Sharma, E., Vaidya, N., Iyengar, U., Zhang, Y., Holla, B., Purushottam, M., Chakrabarti, A., Fernandes, G.S., Heron, J., Hickman, M., Desrivieres, S., Kartik, K., Jacob, P., Rangaswamy, M., Bharath, R.D., Barker, G., Orfanos, D.P., Ahuja, C., Murthy, P., Jain, S., Varghese, M., Jayarajan, D., Kumar, K., Thennarasu, K., Basu, D., Subodh, B.N., Kuriyan, R., Kurpad, S.S., Kalyanram, K., Krishnaveni, G., Krishna, M., Singh, R.L., Singh, L.R., Kalyanram, K., Toledano, M., Schumann, G., Benegal, V. & cVEDA Consortium. (2020) Consortium on Vulnerability to Externalizing Disorders and Addictions (cVEDA): A developmental cohort study protocol. BMC Psychiatry. 20(1):2. doi: 10.1186/s12888-019-2373-3.
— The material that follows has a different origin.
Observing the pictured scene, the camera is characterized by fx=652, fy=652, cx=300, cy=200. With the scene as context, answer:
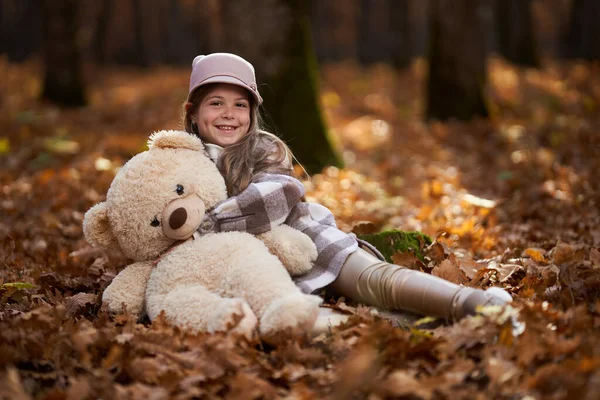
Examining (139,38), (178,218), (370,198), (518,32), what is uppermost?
(178,218)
Clinical Characteristics of OCD in Children & Adolescents: Developing vs Developed Countries

Research Paper Title

Clinical profile of obsessive-compulsive disorder in children and adolescents: A multicentric study from India.

Background

Data from the Western countries suggest that obsessive-compulsive disorder (OCD) in children and adolescents is associated with male preponderance, comorbid neurodevelopmental disorders, and high family loading.

However, data are limited from the developing countries with respect to the demographic and clinical characteristics of OCD in children and adolescents.

To study the demographic and clinical characteristics of children and adolescents (age ≤18 years) with OCD.

Methods

This was a cross-sectional study, conducted in outpatient treatment setting, across six centres in India.

Methods

Participants were assessed using a semi-structured pro forma for sociodemographic information, clinical characteristics, the Children’s Yale Brown Obsessive Compulsive Scale (CYBOCS), Structured Clinical Interview for Diagnostic and Statistical Manual, 5th Edition Research Version, Children’s Depression Rating Scale, and Family Interview for Genetic Studies.

Results

The sample was largely male with a moderate illness severity. Nearly 75% of the sample had illness onset before the age of 14 years.

Aggressive, contamination-related obsessions and washing, checking, and repeating compulsions were the most common symptoms.

CYBOCS assessment revealed that >2/3rd of children and adolescents endorsed avoidance, pathological doubting, overvalued sense of responsibility, pervasive slowness, and indecisiveness.

Family history and comorbidity rates were low. OC-related disorders were present in about 10% of the sample.

Conclusions

This study suggests that the clinical characteristics of OCD in children and adolescents in developing countries differ on certain aspects as reported from developed countries.

Reference

Sharma, E., Tripathi, A., Grover, S., Avasthi, A., Dan, A., Srivastava, C., Goyal, N., Manohari, S.M. & Reddy, J. (2019) Clinical profile of obsessive-compulsive disorder in children and adolescents: A multicentric study from India. Indian Journal of Psychiatry. 61(6), pp.564-571. doi: 10.4103/psychiatry.IndianJPsychiatry_128_19.